Challenge. Reproduce the data below verbatim, starting with the line that contains "Inspecting the photograph" and going on through the last line of the data.

Source material.
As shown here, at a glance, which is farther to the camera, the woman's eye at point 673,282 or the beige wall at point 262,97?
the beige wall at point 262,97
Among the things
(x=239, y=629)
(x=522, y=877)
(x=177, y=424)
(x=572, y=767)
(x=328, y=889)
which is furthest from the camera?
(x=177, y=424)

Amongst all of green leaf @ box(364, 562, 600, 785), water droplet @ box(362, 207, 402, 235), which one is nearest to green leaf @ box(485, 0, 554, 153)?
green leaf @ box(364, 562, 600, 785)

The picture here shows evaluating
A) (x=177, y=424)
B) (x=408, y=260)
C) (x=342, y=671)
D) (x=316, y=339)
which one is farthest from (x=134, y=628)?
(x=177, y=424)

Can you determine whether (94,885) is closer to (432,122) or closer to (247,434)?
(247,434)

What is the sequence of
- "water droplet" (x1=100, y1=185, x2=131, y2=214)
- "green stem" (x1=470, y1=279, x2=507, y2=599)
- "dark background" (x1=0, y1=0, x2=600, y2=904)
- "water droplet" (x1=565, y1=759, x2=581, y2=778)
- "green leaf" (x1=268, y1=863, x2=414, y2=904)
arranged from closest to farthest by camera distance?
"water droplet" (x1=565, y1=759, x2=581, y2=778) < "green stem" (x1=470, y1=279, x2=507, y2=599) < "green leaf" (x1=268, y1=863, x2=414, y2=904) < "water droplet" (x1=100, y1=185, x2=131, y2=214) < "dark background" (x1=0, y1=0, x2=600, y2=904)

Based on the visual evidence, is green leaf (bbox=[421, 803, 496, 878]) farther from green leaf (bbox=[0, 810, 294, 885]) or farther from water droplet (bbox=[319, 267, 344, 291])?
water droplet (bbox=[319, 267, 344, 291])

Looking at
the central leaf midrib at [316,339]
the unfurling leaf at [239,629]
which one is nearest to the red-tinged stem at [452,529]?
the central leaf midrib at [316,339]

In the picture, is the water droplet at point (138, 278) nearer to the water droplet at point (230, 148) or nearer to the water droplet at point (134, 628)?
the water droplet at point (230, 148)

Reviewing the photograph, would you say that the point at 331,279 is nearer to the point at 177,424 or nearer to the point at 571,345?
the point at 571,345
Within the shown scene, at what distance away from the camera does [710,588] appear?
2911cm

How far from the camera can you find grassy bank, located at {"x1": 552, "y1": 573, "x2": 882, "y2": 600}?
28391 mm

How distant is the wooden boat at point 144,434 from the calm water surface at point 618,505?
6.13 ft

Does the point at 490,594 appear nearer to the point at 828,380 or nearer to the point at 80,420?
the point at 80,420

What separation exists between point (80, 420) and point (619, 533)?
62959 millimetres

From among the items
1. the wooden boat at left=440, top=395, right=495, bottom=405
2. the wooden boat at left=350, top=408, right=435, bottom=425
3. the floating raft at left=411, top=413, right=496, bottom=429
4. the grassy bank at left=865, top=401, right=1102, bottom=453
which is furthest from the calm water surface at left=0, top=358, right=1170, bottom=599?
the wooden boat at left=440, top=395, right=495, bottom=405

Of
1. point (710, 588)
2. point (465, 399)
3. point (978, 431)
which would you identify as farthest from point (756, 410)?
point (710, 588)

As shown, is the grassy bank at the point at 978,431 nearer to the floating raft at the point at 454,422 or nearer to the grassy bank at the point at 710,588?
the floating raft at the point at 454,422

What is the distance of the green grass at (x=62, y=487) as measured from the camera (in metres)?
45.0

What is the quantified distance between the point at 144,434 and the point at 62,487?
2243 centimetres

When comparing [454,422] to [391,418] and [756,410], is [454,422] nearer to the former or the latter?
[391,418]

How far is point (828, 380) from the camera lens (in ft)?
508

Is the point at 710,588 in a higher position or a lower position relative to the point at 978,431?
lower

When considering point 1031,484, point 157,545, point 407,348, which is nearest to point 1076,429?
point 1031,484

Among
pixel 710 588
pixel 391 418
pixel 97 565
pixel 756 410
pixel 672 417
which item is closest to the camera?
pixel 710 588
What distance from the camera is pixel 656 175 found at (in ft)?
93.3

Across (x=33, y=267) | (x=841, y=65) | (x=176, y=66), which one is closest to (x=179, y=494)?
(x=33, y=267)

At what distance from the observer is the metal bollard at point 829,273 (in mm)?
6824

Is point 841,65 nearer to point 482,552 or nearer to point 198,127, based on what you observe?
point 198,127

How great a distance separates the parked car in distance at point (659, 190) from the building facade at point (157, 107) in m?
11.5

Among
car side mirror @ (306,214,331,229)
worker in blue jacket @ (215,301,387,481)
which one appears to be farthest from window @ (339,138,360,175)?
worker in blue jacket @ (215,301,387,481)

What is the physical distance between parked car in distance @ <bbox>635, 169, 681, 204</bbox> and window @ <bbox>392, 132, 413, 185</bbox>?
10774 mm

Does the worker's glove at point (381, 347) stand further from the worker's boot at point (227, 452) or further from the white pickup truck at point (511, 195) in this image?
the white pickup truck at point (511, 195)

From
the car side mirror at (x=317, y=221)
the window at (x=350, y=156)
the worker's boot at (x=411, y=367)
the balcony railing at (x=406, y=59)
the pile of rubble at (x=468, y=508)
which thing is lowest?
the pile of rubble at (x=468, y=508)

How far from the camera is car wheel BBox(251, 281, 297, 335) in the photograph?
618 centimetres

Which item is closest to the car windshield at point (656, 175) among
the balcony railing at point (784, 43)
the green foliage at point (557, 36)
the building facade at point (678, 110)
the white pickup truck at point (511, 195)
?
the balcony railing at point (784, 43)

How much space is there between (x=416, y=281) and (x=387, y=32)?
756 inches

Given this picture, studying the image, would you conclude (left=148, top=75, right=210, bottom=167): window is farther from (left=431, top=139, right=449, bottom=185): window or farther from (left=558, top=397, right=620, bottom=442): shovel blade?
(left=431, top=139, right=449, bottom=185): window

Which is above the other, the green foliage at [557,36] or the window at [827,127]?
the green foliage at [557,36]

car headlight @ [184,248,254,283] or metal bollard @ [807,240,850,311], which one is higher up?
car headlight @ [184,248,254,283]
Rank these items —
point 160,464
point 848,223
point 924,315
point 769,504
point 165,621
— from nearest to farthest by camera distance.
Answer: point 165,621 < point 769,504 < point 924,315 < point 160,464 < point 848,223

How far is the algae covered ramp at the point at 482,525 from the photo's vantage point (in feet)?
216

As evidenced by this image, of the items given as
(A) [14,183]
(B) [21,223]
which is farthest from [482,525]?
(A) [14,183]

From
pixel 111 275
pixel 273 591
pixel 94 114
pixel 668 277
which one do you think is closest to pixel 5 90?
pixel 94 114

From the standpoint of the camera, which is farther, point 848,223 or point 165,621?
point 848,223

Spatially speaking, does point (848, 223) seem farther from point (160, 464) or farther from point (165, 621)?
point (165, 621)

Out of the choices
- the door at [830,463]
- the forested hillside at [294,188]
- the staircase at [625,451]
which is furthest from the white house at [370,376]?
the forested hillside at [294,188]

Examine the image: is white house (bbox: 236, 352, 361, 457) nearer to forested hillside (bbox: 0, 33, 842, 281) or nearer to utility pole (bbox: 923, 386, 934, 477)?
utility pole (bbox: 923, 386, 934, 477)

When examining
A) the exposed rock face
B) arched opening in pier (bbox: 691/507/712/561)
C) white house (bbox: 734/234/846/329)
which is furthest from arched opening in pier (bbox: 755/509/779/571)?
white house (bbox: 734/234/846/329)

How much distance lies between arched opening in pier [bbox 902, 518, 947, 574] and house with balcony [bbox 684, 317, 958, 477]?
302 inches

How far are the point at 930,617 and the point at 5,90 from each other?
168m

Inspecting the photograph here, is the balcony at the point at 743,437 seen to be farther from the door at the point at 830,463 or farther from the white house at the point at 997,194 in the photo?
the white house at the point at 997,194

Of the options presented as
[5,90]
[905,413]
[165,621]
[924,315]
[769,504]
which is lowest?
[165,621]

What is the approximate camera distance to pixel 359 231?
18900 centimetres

Response to this task.
Inspecting the photograph here, is the balcony at the point at 743,437 seen to be farther from the door at the point at 830,463 or farther from the white house at the point at 997,194 in the photo?
the white house at the point at 997,194

Of the options presented as
[5,90]
[905,413]
[165,621]
[924,315]
[769,504]
which is lowest?
[165,621]

What is the approximate camera distance to pixel 359 231?
18900 centimetres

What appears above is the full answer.